At metamorphosis (st. 55), the maxilla, nasal, prefrontal, quadrate, and os thyroideum occur in all individuals. The maxilla forms the facial and palatine processes, growing dorsally and towards the vomer, respectively. They are followed by a caudal process developing as a posterior extension of the dentigerous portion of the maxilla. In the palate, the strip of bone connecting the palatine and pterygoid portions of the palatopterygoid becomes greatly reduced. Then, the palatopterygoid disintegrates into separate palatine and pterygoid portions. For a short time, the palatine persists as a toothless rudimentary bone and then disappears. At the same time, in the lower jaw, the coronoid undergoes resorption, loses dentition, and disappears.
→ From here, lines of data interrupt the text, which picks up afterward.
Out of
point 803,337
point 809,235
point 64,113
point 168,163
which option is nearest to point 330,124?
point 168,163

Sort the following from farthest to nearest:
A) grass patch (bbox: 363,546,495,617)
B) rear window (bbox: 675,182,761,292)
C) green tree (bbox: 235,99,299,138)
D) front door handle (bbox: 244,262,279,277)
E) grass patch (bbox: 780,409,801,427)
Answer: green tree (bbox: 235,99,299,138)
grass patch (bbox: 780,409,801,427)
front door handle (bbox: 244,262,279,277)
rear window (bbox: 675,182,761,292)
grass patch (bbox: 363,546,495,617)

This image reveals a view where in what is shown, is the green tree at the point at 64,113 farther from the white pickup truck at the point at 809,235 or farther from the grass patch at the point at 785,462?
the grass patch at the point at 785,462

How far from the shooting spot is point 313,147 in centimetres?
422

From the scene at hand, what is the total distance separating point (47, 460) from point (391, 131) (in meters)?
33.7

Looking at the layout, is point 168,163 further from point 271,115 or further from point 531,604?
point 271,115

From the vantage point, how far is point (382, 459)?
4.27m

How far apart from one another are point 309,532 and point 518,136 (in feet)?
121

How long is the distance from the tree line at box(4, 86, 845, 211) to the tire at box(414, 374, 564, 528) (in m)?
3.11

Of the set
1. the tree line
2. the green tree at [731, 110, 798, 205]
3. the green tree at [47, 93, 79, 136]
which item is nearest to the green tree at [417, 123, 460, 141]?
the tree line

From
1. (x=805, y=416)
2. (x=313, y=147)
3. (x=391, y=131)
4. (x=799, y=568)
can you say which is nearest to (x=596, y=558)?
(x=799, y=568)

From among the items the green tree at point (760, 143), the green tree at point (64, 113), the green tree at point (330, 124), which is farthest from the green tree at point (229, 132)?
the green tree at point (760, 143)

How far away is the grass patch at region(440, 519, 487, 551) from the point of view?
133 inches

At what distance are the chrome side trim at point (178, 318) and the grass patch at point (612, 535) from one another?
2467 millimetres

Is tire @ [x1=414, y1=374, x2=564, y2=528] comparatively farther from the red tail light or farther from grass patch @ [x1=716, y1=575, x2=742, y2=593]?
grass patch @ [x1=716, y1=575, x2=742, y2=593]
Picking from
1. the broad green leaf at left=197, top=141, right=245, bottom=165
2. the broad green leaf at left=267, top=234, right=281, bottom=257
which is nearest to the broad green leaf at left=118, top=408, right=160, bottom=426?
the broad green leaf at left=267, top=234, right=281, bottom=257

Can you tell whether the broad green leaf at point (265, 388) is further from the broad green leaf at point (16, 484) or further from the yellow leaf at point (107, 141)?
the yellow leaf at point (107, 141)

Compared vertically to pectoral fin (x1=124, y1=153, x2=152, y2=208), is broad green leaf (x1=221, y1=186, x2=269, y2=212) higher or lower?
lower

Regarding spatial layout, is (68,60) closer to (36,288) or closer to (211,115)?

The vomer develops outgrowths extending towards the palatine processes of the maxilla and premaxilla and a caudal process growing posteriorly along the lateral side of the parasphenoid (the vomerine bar). The multiple rows of vomerine dentition are replaced by one row of teeth situated along the medial side of the vomer and extending caudally along the vomerine bar (Figure 1B).
Furthermore, during postmetamorphic development, the endochondral articular appears in the lower jaw. Palatine processes from the maxilla and premaxilla meet lateral outgrowths (the 'edentate vomerine plate' according to Greven et al. 2015) from the vomer. The processes from the squamosal and frontal bones that are growing towards each other meet and complete the formation of the fronto‐squamosal arch. With age, in 6‐ to 8‐month‐old individuals, the dermal bones of the snout (maxilla, nasal, prefrontal and premaxilla) acquire ornamentations, and cranial crests develop.
3.2.1. Thyroid hormone‐treated larvae
In the larvae reared in a solution with 1 ng mL‐1 TH, all the bones that normally arise in the early larval period (~ 30 dpf, st. 35–41) appear in the same order (Table 2) as they do in natural development and almost at the same ages and stages as in the controls (Table 3, Figure 4). Of the bones arising in the midlarval period, the exoccipital appears as it does in natural development, whereas the quadratojugal arises somewhat precociously. Also precociously, the frontal bone gives rise to an anterior extension (st. 48) followed by a latero‐posterior process directed towards the squamosal (st. 51–52). Almost at the same time (st. 52), an anteriorly directed process growing from the upper portion of the squamosal towards the frontal bone appears.
Those bones that normally appear in the late larval period and metamorphosis arise precociously; by st. 52, they are present in all larvae. The degree of acceleration differs among these bones (Table 3), resulting in changes in the sequence of their appearance (Table 2); the most accelerated bone is the maxilla, which first appears as a toothless, thin strip of bone in st. 43. The maxilla and premaxilla grow towards one another and fuse in st. 45. Their further differentiation is also accelerated: the palatine processes, which extend towards the vomer, appear in the premaxilla and maxilla in st. 46 and st. 49–50, respectively. In st. 48, the maxillary facial process appears.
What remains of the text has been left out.